Computed tomography could be a risk to public health
N Engl J Med 2007;357:2277-84 [Full Text]
Computed tomography (CT) generates ionising radiation, so each scan carries a small but detectable increase in the lifetime risk of cancer. For most people, the diagnostic benefit of a scan outweighs the risk, but at least two experts are getting worried about the effects on the US population of a sharp rise in the use of computed tomography for diagnosis and screening. They estimate that 1-2% of all cancers in the US are attributable to radiation from CT scans [View slide in free full-text BMJ article pdf online].
Children are particularly vulnerable. They are more radiosensitive than adults and have more remaining years of life in which to develop cancer. In the US, 6-11% of scans are performed in children, often to diagnose or rule out appendicitis. Ultrasound might be a better option, say the experts.
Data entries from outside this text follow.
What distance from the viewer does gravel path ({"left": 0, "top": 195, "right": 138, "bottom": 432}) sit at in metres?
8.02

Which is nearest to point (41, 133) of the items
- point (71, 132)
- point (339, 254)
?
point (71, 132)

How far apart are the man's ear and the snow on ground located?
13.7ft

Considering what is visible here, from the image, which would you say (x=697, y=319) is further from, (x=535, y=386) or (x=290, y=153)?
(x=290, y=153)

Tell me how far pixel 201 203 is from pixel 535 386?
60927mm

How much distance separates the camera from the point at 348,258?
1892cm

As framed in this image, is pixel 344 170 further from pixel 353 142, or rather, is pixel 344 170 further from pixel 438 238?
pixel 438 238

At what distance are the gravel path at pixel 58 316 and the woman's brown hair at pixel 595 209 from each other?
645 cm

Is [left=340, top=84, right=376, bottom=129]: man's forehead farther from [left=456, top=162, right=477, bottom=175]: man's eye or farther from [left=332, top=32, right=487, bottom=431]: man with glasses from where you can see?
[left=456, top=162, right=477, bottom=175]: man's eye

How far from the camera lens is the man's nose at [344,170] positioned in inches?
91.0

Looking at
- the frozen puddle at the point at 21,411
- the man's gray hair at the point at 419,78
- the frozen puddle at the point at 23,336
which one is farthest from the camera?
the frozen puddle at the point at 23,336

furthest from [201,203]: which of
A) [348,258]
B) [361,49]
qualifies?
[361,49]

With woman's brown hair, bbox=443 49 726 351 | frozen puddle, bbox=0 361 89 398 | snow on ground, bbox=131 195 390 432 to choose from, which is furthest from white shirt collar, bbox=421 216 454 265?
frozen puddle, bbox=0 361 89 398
Other questionable uses of CT, particularly multiple scans, include the investigation of seizures, chronic headaches, or blunt trauma. Using CT defensively is even harder to justify, but not uncommon.
Anecdotal evidence indicates that up to a third of CT scans could be replaced by other diagnostic tests, or not done at all, say the experts. If that is true, about 20 million adults and more than a million children in the US are irradiated unnecessarily each year.